Write out all entries word for word.

((

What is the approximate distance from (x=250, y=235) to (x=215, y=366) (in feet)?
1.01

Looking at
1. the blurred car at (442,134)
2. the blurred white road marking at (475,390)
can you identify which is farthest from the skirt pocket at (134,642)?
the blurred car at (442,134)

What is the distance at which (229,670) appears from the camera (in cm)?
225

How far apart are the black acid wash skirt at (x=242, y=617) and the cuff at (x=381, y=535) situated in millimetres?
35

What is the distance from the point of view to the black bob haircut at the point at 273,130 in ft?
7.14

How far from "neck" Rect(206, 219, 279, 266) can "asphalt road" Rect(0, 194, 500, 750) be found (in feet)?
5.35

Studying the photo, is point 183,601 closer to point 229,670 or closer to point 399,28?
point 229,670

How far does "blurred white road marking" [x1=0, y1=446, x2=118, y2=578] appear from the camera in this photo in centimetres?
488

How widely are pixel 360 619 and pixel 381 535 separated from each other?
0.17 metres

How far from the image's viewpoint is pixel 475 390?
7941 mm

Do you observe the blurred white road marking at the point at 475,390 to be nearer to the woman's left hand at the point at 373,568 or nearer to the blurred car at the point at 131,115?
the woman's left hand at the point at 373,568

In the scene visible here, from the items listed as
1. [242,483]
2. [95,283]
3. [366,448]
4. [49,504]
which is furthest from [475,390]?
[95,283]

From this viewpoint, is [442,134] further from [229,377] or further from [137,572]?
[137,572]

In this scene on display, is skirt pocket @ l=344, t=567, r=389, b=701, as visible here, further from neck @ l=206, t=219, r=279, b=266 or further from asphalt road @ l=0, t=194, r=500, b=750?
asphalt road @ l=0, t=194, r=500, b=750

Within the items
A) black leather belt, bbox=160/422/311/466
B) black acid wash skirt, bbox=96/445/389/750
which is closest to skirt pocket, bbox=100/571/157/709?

))

__Solution to this problem__
What is the approximate distance from (x=250, y=235) to (x=215, y=366) (in feet)?
1.01

Looking at
1. the blurred car at (442,134)
2. the blurred white road marking at (475,390)
can you identify which is farthest from the skirt pocket at (134,642)?
the blurred car at (442,134)

What is the distance at which (229,670) appears from the camera (in cm)?
225

How far apart are the black acid wash skirt at (x=242, y=617) and the cuff at (x=381, y=535) situated in millimetres?
35

What is the distance from the point of view to the black bob haircut at the point at 273,130 in ft?
7.14

How far from "neck" Rect(206, 219, 279, 266) can "asphalt road" Rect(0, 194, 500, 750) be found (in feet)?
5.35

Studying the photo, is point 183,601 closer to point 229,670 or closer to point 399,28?
point 229,670

How far does "blurred white road marking" [x1=0, y1=446, x2=118, y2=578] appear from the camera in this photo in centimetres?
488

How widely are pixel 360 619 and pixel 381 535 separated from each other?
0.17 metres

How far from the image's viewpoint is pixel 475 390?
7941 mm

Do you observe the blurred white road marking at the point at 475,390 to be nearer to the woman's left hand at the point at 373,568 or nearer to the blurred car at the point at 131,115?
the woman's left hand at the point at 373,568

In the scene visible here, from the items listed as
1. [242,483]
2. [95,283]
3. [366,448]
4. [49,504]
which is furthest from [475,390]?
[95,283]

From this viewpoint, is [442,134] further from [229,377] or further from [137,572]?
[137,572]

In this scene on display, is skirt pocket @ l=344, t=567, r=389, b=701, as visible here, further from neck @ l=206, t=219, r=279, b=266 or further from asphalt road @ l=0, t=194, r=500, b=750?
asphalt road @ l=0, t=194, r=500, b=750

Within the items
A) black leather belt, bbox=160/422/311/466
B) black acid wash skirt, bbox=96/445/389/750
which is closest to skirt pocket, bbox=100/571/157/709?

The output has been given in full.